Depois da Constituição de 1988, as eleições no Estado levaram para o segundo turno, em 1990, os candidatos do PDT, Alceu Collares (2.319.400 votos), e do PDS, Nelson Marchezan (1.472.356). Nenhum deles buscava a reeleição. Em 1994, Sereno Chaise substituiu Alceu Collares como candidato do PDT, que estava coligado com o PMN e o PP. Para o segundo turno, foram Antônio Britto (PMDB-PL-PSDB), eleito com 2.679.701 votos, e Olívio Dutra (PT-PSTU-PPS-PSB-PV-PCdoB), que obteve 2.453.174 votos. Em 1998, pela primeira vez, no Rio Grande do Sul, um governador tenta a reeleição. Brito perde para Olívio Dutra, do PT, que obteve 2.844.767 votos contra os 2.757.401 do adversário.

Olívio não tenta a reeleição. Perdeu para Tarso Genro na convenção do PT. Os candidatos mais votados em 2002 são Germano Rigotto (PMDB-PHS e PSDB) e Tarso Genro (PT-PCB-PMN e PCdoB), que vão para o segundo turno. Britto (PPS-PSL-PFL e PT do B), que concorre pela terceira vez, fica fora do pleito. No segundo turno, Germano Rigotto é eleito com 3.148.788 votos. Em 2006, mais uma vez um governador gaúcho tenta a reeleição. Rigotto, no entanto, não chega ao segundo turno, disputado por Yeda Crusius (PSDB) e Olívio Dutra (PT). A tucana chega ao poder com 3.377.973 votos. Em 2010, Yeda tenta se reeleger, mas perde já no primeiro turno, ficando em terceiro lugar, atrás de Tarso Genro (PT) e José Fogaça (PMDB). A eleição termina, pela primeira vez no Estado, sem segundo turno. Tarso vence com 3.416.460 votos. Fogaça, o segundo colocado, fez 1.554.836 votos. Neste ano, Tarso tentará a reeleição.

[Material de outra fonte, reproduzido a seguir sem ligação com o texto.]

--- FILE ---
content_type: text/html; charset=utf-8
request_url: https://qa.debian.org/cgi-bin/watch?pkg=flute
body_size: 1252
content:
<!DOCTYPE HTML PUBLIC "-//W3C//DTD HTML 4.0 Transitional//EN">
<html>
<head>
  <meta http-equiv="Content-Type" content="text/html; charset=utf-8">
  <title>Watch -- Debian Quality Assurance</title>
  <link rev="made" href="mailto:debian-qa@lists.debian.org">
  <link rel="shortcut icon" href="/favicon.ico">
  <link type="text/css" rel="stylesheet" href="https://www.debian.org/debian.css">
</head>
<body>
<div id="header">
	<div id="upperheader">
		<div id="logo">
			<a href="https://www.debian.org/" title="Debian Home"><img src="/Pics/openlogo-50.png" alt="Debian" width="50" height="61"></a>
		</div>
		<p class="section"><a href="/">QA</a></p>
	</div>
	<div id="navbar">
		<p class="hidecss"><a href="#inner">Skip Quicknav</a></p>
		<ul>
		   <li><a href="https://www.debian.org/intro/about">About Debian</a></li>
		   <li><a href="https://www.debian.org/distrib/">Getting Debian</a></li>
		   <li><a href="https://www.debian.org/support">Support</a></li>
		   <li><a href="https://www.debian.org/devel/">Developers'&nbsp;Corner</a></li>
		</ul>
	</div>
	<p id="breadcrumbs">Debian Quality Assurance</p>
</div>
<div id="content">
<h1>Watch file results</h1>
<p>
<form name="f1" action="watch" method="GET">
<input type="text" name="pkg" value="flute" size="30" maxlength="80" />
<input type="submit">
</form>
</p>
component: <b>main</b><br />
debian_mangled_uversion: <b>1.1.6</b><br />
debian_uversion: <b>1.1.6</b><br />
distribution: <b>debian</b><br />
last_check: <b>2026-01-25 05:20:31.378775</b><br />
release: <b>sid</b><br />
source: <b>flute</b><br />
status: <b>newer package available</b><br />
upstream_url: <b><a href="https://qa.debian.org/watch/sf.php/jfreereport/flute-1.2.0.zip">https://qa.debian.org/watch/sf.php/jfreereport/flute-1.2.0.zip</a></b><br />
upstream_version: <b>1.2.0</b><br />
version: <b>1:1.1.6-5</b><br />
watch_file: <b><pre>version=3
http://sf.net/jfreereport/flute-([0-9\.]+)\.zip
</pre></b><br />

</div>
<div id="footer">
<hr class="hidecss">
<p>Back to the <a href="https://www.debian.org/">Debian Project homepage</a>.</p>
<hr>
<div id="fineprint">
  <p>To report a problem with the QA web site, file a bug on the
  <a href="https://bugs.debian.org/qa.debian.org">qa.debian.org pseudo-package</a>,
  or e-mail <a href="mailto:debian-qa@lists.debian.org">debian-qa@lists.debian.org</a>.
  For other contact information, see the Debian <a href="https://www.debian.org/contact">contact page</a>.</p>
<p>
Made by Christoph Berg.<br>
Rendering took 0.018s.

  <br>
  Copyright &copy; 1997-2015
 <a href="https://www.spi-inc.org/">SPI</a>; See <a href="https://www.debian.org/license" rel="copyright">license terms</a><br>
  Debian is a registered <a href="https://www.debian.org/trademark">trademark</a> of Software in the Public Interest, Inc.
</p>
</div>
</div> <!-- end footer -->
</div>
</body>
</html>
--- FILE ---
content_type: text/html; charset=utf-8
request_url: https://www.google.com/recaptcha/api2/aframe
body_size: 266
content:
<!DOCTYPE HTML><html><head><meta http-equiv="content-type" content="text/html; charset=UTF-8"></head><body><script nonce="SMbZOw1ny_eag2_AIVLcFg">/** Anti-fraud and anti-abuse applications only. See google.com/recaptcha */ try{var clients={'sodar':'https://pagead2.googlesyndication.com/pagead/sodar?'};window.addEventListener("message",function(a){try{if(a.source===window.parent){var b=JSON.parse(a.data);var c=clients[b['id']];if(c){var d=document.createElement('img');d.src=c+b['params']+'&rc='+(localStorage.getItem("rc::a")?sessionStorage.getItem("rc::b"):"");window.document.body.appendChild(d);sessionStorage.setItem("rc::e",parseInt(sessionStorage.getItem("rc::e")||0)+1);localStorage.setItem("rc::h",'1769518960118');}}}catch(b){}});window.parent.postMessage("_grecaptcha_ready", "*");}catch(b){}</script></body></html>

Esse quadro é analisado por Benedito Taceu César: “Britto ficou isolado na disputa para segundo mandato e agregou muito pouco no segundo turno. Olívio foi derrotado por Tarso na convenção do PT porque Tarso poderia, na percepção das bases petistas, ampliar os apoios e garantir um segundo mandato para o partido. Não soube ou não pode fazer isso durante a campanha, pois ficou refém da DS, que dirigiu sua campanha e impôs uma postura e uma campanha polarizadas, como seria a de Olívio. Rigotto venceu porque Tarso desconstruiu a campanha de Britto e, quando ele murchou, os votos do centro e também da direita (que saíram de Britto) fluíram para Rigotto. Ele não foi reeleito, no entanto, porque subestimou a força eleitoral do PT e seu um terço de votos fiéis. Acreditou, no entanto, que poderia inflar a votação de Yeda, que seria um adversário mais fraco no segundo turno, e eliminaria Olívio da disputa, sagrando-se, então, vencedor. Yeda não tinha votos para vencer por méritos eleitorais próprios no primeiro mandato e continuou não tendo para ser reeleita. O desgaste da direita, que apoiou e sustentou Yeda, deu a vitória eleitoral para Tarso, já no primeiro turno”.